Question

The average ticket price for a Washington Redskins football game was $81.89 for the season. With the additional costs of parking, food. drinks, and souvenirs, the average cost for a family of four to attend a game totaled $442.54. Assume the normal distribution applies and that the standard deviation is $65. What is the probability that a family of four will spend more than $400?

Answer 1

74.22% probability that a family of four will spend more than $400.

Explanation:

Problems of normally distributed samples can be solved using the z-score formula.

In a set with mean
`\mu` and standard deviation
`\sigma`, the zscore of a measure X is given by:

`Z = (X - \mu)/(\sigma)`

The Z-score measures how many standard deviations the measure is from the mean. After finding the Z-score, we look at the z-score table and find the p-value associated with this z-score.

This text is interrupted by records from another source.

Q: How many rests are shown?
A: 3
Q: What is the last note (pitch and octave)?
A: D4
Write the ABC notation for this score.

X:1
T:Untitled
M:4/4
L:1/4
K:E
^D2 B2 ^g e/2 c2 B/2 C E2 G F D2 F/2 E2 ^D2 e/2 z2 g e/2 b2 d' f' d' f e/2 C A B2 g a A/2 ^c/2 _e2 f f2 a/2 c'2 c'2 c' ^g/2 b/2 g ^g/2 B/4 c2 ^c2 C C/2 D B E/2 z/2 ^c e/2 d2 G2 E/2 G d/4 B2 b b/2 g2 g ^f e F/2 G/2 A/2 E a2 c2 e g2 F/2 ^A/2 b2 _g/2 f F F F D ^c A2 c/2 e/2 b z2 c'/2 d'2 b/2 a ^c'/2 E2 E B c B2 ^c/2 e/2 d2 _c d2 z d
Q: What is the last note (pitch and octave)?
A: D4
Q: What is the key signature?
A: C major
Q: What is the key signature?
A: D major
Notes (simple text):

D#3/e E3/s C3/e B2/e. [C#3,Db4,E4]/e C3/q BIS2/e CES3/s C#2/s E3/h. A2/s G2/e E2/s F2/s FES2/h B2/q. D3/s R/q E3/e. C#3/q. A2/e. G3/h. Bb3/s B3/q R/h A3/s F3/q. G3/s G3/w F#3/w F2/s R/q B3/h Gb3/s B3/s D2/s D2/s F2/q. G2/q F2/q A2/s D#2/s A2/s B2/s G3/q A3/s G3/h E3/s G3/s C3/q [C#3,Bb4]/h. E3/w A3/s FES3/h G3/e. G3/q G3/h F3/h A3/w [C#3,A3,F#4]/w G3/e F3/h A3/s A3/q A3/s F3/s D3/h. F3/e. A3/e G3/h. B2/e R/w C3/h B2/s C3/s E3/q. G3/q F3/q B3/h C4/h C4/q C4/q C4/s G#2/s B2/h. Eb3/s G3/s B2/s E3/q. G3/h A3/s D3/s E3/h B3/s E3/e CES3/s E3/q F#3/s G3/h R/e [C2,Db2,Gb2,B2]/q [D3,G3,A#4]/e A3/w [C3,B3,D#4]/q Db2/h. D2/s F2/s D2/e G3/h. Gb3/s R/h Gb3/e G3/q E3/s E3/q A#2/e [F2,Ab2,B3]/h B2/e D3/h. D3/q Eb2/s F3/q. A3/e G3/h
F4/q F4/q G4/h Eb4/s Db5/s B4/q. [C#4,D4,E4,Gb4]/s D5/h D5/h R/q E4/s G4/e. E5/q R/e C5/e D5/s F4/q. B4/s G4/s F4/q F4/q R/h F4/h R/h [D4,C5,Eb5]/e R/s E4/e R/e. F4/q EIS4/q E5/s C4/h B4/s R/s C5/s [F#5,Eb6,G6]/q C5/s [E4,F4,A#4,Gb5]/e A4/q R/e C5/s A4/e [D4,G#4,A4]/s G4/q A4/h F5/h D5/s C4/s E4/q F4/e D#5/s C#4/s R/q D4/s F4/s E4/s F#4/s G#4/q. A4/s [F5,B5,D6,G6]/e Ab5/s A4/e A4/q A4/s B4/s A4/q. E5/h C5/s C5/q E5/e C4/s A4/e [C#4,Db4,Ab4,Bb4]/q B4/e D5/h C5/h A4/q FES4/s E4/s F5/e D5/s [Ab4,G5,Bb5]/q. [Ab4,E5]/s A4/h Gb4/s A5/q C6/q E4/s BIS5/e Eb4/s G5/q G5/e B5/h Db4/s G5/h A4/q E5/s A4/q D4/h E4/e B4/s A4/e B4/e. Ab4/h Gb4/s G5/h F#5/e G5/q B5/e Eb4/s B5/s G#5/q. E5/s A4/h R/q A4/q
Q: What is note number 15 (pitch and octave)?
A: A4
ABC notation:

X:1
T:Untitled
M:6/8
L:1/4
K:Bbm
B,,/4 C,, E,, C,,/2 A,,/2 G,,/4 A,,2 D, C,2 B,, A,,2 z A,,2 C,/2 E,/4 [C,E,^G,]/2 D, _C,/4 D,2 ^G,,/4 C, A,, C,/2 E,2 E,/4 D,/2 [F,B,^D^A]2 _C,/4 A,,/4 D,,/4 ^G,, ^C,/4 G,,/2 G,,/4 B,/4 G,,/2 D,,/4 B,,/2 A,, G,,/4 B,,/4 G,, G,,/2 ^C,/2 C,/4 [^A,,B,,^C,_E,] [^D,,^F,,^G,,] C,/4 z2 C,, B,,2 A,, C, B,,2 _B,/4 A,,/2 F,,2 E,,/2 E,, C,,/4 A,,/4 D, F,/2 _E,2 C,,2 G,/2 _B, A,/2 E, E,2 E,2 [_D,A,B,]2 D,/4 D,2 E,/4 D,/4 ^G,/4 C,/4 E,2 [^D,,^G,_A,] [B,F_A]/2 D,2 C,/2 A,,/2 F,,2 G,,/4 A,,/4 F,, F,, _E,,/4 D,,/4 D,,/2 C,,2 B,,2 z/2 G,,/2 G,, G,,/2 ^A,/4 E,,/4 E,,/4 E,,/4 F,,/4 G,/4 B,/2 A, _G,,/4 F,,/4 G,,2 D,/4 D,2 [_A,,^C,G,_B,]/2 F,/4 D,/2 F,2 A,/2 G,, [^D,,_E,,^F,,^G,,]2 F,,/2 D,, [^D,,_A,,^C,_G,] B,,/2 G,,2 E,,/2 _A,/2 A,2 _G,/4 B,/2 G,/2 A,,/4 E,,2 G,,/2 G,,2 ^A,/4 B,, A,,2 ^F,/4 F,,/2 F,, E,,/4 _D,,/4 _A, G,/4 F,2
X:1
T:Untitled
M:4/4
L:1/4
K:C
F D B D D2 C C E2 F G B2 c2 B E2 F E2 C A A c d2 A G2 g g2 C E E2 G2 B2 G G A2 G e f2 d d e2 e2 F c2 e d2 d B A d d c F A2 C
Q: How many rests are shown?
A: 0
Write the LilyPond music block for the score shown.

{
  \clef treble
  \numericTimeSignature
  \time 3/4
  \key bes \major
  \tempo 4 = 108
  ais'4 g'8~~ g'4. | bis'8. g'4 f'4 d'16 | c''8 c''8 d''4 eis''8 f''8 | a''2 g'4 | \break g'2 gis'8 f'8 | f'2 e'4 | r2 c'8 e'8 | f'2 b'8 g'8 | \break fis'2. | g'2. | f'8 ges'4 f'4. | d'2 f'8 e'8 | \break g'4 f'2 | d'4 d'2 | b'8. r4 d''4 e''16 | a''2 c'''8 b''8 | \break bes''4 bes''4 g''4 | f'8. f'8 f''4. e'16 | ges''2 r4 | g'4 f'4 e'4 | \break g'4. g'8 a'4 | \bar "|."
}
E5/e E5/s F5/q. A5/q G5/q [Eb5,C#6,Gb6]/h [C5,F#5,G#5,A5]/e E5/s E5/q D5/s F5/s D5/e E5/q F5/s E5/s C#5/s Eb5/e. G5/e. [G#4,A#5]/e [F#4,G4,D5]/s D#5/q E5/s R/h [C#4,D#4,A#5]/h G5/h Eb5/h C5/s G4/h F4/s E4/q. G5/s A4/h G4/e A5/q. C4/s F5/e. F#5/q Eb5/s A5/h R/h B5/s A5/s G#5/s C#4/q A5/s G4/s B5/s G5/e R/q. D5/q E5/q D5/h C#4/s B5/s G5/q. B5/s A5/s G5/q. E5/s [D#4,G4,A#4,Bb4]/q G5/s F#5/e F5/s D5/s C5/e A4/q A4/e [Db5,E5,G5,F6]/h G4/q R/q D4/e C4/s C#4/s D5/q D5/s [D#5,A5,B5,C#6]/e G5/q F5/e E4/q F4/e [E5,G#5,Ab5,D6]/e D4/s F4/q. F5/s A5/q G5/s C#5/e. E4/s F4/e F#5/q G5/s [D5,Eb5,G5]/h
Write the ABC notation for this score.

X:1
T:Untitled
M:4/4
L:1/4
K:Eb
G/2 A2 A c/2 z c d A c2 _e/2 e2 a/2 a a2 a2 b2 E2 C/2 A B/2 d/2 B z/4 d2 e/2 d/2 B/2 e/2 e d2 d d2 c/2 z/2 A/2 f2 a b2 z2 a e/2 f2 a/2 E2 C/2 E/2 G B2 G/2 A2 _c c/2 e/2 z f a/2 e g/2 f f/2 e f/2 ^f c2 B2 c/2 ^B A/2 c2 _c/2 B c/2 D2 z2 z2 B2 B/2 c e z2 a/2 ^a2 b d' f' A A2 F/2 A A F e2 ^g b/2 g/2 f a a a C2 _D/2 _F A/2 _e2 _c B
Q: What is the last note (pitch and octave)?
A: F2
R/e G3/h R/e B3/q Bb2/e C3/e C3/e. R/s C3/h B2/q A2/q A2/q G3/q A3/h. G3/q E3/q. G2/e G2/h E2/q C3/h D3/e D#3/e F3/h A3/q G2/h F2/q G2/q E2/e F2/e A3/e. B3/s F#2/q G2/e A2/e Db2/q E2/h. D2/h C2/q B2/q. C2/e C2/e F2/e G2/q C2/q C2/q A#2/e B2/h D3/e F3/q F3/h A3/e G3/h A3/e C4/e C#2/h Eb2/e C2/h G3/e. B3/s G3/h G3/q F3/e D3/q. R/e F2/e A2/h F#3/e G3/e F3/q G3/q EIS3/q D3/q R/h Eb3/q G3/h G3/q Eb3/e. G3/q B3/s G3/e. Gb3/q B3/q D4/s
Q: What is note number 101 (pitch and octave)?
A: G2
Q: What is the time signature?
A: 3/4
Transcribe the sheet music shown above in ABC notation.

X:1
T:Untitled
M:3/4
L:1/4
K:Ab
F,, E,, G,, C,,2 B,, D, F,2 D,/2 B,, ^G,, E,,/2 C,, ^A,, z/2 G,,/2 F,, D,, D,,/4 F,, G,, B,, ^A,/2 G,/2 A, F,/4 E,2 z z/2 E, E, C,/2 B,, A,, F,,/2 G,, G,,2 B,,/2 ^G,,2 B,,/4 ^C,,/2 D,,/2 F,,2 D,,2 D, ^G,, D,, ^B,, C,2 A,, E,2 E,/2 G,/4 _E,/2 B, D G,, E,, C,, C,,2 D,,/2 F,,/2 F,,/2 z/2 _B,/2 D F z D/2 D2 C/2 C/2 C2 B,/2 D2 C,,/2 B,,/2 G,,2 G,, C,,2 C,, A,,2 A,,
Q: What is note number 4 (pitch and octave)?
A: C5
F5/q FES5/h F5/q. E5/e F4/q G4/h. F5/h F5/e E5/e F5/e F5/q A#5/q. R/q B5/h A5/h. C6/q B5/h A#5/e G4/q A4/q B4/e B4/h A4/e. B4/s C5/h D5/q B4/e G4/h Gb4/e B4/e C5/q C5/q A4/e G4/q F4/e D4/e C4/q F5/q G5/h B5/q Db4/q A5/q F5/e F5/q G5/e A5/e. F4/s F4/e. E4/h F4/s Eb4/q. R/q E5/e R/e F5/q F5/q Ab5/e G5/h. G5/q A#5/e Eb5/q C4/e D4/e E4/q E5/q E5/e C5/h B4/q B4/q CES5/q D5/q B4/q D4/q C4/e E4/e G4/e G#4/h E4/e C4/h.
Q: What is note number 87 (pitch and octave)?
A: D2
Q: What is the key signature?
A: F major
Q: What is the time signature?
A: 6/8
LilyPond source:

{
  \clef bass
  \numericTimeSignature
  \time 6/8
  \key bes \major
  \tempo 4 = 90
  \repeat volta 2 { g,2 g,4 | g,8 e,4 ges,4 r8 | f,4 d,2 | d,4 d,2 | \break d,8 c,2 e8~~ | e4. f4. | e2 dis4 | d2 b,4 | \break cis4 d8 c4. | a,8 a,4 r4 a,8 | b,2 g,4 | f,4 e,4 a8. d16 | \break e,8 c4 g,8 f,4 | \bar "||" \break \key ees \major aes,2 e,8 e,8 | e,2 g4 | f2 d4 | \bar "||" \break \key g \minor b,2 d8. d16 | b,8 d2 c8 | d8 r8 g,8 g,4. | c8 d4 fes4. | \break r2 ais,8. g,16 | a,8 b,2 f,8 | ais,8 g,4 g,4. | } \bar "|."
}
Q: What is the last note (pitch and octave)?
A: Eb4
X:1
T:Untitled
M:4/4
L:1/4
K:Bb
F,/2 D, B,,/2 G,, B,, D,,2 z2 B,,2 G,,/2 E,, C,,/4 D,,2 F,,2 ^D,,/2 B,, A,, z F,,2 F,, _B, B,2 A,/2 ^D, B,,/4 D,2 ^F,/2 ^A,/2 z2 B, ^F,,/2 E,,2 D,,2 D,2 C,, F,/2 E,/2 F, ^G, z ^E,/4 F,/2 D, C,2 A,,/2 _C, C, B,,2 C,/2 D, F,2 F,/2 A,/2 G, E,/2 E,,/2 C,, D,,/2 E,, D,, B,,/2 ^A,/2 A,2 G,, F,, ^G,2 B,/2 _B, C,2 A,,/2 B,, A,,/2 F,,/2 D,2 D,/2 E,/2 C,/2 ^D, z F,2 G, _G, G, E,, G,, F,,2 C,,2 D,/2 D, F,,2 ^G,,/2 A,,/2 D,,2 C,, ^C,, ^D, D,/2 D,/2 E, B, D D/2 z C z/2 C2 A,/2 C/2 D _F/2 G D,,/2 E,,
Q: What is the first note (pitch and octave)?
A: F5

This p-value is the probability that the value of the measure is smaller than X, that is, the percentile of X. Subtracting 1 by the pvalue, we get the probability that the value of the measure is greater than X.

In this problem, we have that:

`\mu = 442.54, sigma = 65`

What is the probability that a family of four will spend more than $400?

This is 1 subtracted by the pvalue of Z when X = 400. So

`Z = (X - \mu)/(\sigma)`

`Z = (400 - 442.54)/(65)`

`Z = -0.65`

`Z = -0.65` has a pvalue of 0.2578.

So there is a 1-0.2578 = 0.7422 = 74.22% probability that a family of four will spend more than $400.